Pick out each line of the material below that contains the word "instances".

Record extracts:
===============

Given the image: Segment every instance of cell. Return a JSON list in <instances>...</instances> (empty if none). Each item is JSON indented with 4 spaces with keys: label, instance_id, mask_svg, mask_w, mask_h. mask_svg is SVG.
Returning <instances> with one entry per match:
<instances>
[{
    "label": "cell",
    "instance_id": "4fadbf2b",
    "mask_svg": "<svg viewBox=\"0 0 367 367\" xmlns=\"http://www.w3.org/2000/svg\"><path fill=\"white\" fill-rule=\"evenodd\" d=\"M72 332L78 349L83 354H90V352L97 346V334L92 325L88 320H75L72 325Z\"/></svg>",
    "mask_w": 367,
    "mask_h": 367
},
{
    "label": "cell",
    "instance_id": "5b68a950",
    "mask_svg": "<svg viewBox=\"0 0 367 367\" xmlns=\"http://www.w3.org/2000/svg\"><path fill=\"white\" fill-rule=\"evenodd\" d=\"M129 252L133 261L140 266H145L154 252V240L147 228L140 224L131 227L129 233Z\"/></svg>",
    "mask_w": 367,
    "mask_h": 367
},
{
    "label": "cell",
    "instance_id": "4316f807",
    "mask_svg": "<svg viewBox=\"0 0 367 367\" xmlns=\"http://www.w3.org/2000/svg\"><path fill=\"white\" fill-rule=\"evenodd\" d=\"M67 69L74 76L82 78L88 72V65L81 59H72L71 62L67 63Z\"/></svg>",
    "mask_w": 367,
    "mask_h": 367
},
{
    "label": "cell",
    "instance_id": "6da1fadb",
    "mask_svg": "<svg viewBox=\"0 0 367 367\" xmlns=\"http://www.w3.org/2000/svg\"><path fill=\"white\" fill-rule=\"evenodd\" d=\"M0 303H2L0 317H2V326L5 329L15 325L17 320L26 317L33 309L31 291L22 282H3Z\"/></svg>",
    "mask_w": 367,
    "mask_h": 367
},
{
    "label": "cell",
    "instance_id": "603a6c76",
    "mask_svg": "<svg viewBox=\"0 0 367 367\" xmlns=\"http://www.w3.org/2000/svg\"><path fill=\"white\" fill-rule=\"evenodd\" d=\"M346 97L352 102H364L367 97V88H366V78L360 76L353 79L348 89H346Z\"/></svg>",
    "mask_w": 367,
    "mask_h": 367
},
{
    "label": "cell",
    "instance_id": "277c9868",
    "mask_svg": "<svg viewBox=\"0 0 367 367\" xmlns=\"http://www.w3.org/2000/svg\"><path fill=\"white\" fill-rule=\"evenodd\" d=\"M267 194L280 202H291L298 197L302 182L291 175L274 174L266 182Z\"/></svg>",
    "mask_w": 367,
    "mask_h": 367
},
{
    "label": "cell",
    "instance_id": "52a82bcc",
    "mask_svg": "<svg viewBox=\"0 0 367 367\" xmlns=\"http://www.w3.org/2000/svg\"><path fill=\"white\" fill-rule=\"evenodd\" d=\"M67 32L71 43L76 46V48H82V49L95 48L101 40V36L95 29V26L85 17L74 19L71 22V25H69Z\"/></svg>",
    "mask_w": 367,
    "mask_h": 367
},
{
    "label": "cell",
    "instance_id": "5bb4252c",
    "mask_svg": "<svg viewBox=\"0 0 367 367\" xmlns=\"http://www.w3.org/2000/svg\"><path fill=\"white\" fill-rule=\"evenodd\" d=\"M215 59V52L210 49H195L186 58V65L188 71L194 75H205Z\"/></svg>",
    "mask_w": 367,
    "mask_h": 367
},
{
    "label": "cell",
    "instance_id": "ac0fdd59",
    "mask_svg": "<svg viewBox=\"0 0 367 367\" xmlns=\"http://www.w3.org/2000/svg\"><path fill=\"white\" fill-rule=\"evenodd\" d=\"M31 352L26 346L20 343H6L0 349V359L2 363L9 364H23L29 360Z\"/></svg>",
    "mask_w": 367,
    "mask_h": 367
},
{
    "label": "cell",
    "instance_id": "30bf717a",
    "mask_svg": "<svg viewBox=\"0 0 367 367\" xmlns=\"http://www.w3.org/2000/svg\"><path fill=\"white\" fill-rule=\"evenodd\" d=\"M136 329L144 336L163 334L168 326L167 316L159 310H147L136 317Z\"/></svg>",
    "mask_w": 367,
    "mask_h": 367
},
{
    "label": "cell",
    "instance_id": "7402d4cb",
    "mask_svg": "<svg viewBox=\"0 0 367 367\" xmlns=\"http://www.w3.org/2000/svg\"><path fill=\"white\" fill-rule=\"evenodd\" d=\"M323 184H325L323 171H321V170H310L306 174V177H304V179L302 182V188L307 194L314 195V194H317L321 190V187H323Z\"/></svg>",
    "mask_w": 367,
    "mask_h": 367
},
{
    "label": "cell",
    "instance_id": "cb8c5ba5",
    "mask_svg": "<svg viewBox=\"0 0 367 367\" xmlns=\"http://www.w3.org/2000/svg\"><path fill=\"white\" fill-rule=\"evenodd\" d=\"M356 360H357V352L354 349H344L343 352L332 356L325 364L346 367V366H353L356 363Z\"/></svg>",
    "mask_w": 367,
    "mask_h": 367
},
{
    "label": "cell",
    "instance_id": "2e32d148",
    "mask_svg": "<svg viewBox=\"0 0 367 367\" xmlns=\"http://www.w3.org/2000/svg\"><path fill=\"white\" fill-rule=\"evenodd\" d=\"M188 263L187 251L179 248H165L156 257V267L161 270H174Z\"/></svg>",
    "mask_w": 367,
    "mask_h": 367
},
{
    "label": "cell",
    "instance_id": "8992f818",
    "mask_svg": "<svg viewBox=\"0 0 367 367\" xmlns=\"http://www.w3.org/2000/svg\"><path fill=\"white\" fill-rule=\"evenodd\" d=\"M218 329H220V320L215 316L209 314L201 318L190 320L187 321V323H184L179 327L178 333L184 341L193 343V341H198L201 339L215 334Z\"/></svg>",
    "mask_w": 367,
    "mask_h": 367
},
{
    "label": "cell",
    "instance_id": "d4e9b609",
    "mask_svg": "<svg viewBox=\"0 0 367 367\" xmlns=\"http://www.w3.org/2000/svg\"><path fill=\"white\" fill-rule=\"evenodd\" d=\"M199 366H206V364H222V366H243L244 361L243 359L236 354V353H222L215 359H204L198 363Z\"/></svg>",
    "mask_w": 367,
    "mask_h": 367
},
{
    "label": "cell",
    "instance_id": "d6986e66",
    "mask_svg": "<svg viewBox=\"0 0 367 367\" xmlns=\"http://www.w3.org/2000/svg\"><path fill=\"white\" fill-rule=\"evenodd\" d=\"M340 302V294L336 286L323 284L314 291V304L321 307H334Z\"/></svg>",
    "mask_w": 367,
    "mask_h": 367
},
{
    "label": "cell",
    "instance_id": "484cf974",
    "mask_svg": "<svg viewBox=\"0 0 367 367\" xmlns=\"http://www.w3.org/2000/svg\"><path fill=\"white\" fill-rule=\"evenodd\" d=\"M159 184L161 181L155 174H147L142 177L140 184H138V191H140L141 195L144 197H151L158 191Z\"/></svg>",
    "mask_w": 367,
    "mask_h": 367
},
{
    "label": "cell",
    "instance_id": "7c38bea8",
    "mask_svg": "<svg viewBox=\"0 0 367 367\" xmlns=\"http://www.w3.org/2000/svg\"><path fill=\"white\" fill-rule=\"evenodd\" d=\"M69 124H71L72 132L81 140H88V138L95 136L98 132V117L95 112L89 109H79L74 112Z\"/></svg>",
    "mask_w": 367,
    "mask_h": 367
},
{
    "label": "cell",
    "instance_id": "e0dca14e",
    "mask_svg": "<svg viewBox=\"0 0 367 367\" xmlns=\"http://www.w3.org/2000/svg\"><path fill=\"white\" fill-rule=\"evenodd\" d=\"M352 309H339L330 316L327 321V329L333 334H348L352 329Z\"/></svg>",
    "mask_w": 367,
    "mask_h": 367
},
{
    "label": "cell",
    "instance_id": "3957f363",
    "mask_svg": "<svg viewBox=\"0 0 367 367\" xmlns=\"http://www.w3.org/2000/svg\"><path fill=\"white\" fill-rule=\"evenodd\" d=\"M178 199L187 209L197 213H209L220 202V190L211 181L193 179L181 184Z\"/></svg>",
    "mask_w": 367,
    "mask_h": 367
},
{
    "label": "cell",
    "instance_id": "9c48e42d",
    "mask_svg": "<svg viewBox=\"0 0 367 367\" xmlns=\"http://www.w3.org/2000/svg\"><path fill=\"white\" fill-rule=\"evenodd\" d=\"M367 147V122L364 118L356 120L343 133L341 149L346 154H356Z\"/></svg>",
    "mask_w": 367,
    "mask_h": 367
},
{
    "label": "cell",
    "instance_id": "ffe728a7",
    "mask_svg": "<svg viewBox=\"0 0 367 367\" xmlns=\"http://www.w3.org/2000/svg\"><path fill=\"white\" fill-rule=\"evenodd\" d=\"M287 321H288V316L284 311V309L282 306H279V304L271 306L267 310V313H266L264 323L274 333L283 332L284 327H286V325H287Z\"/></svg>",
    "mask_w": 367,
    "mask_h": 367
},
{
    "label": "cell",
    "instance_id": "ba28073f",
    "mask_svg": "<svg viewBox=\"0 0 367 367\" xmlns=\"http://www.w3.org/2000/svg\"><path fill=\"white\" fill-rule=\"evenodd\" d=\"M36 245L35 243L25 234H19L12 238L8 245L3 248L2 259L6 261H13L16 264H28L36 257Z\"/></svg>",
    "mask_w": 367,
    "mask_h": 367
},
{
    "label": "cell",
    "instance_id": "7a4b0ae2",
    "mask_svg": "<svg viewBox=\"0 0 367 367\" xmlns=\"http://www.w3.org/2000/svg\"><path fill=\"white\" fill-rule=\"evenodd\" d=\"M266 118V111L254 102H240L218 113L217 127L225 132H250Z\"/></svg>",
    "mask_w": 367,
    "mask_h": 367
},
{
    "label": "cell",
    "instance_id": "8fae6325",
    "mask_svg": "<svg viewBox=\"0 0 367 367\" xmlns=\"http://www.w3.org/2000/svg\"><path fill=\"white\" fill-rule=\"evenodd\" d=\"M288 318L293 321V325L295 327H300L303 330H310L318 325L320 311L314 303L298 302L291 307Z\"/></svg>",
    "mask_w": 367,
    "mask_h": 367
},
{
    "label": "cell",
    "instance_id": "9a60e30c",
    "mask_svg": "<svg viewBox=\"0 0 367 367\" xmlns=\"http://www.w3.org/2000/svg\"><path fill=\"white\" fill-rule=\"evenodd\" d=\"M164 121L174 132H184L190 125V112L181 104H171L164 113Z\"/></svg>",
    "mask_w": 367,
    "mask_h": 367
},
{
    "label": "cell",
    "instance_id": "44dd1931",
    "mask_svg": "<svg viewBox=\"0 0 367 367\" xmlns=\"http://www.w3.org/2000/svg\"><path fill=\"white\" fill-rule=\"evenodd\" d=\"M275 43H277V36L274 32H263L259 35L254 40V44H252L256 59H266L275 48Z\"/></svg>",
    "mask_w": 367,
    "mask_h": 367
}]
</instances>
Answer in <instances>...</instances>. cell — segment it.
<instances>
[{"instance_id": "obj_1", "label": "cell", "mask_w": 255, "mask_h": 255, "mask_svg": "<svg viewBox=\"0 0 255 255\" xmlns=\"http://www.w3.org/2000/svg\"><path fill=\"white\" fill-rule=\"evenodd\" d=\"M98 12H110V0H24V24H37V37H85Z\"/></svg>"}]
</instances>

===============

Answer to this problem:
Given the image: Segment every instance of cell. Return a JSON list in <instances>...</instances> (empty if none). Each item is JSON indented with 4 spaces with keys: label, instance_id, mask_svg, mask_w, mask_h. mask_svg is SVG.
Returning <instances> with one entry per match:
<instances>
</instances>
Answer in <instances>...</instances>. cell — segment it.
<instances>
</instances>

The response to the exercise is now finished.